EXCERPT TO READ START

Obama moves to give legal status to 5 million illegal immigrants
President Obama announced an expansive new set of executive actions in a prime-time address Thursday that the White House says will give legal status and work permits to 5 million immigrants in the United States illegally.
Obama hailed the moves as leading to a “more fair and more just” system in an address that lambasted Congress for not approving legislation and warned Republicans against triggering a government shutdown.
{mosads}In a sharp rebuke to Republican critics, Obama challenged his political opponents to “pass a bill” if they did not like his actions, and argued his approach could not be dismissed as “amnesty.”
“Amnesty is the immigration system we have today — millions of people who live here without paying their taxes or playing by the rules, while politicians use the issue to scare people and whip up votes at election time,” Obama said.
Under the president’s plan, the parents of U.S. citizens and permanent residents could apply for work permits and deferred deportation. Obama is also expanding eligibility for the Deferred Action for Childhood Arrivals program, or DACA, which offers protections to immigrants brought to the United States illegally as children.
The Department of Homeland Security will also narrow its focus to those immigrants with criminal records, gang affiliations or ties to terrorism.
“If you meet the criteria, you can come out of the shadows and get right with the law,” Obama said. “If you’re a criminal, you’ll be deported. If you plan to enter the U.S. illegally, your chances of getting caught and sent back just went up.”

EXCERPT TO READ END
DATA FOR REVIEW START

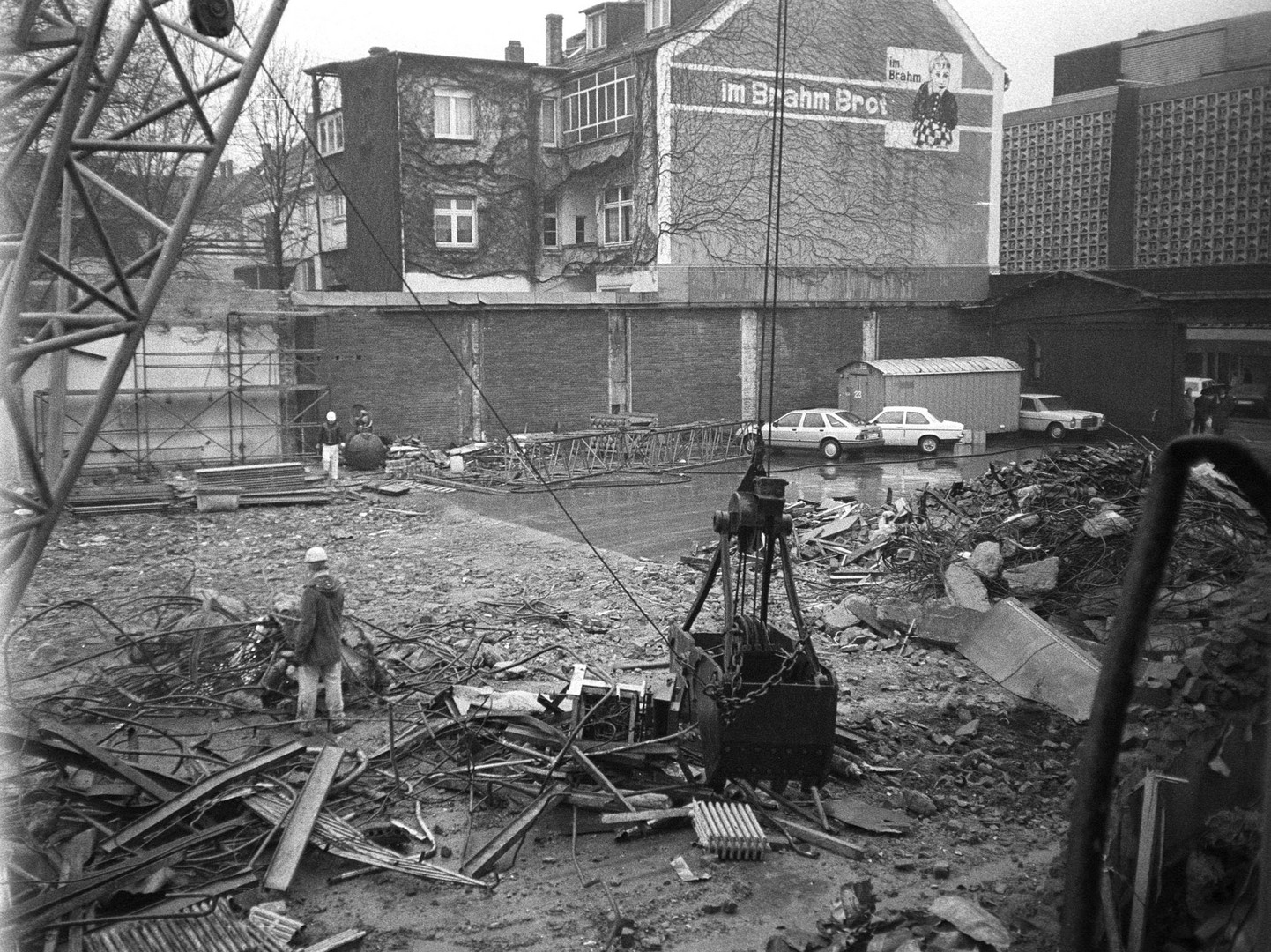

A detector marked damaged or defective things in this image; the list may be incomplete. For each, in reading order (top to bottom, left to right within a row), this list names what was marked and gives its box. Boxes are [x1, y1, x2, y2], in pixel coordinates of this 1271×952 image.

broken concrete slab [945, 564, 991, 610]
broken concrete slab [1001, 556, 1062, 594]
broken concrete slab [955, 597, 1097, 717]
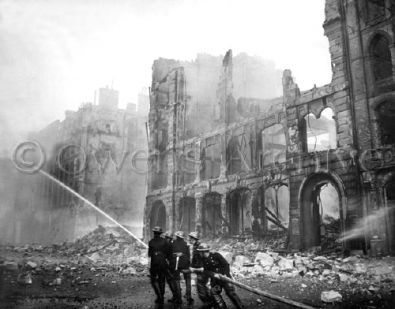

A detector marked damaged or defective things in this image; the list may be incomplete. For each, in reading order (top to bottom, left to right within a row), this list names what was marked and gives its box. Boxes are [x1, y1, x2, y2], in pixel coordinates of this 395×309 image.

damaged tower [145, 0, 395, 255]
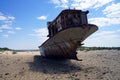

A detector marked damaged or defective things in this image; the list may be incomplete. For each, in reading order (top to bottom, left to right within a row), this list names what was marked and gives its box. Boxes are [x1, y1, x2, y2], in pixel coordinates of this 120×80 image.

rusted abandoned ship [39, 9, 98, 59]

DATA FOR REVIEW END

**REQUIRED TASKS**
1 > Summarize the article on Obama's immigration actions in two sentences.
2 > Answer these questions from the article on Obama's immigration actions:
(a) How many immigrants does the White House say will get legal status and work permits?
(b) Which parents could apply for work permits and deferred deportation?
(c) Which immigrants will the Department of Homeland Security narrow its focus to?
3 > Carry on the article about Obama's immigration actions from its last sentence.

**ANSWERS IN ORDER**
1 > President Obama announced executive actions in a prime-time address Thursday that the White House says will give legal status and work permits to 5 million immigrants in the United States illegally, including parents of U.S. citizens and permanent residents and more people eligible under DACA. He criticized Congress for not passing legislation, challenged Republicans to "pass a bill" if they disliked his actions, and said the Department of Homeland Security will focus on immigrants with criminal records, gang affiliations or ties to terrorism.

2 >
(a) 5 million.
(b) Parents of U.S. citizens and permanent residents.
(c) Those with criminal records, gang affiliations or ties to terrorism.

3 >
The government will also expand the number of high-tech visas that are available, and loosen restrictions so that more would-be entrepreneurs can travel to the United States.
The proposals have garnered passionate responses from Republican critics, who have blasted it as unconstitutional overreach.
But Obama said his actions were “not only lawful, they’re the kinds of actions taken by every single Republican president and every single Democratic president for the past half century.”
He invoked former President George W. Bush, who said immigrants living in the country illegally were “a part of American life.”
And he said lawmakers shouldn’t let “a disagreement over a single issue be a deal-breaker on every issue.”
Speaker John Boehner (R-Ohio), in a video released shortly before the president spoke, accused Obama of acting like an “emperor” and said he was spoiling an opportunity for lawmakers to reach across the aisle.
“Instead of working together to fix our broken immigration, the president says he’s acting on his own. That’s just not how our democracy works,” Boehner said.
But the president said that if Boehner had allowed a vote on the Senate’s bipartisan immigration bill, “it would have passed with support from both parties, and today it would be the law.”
“For a year and a half now, Republican leaders in the House have refused to allow that simple vote,” he said.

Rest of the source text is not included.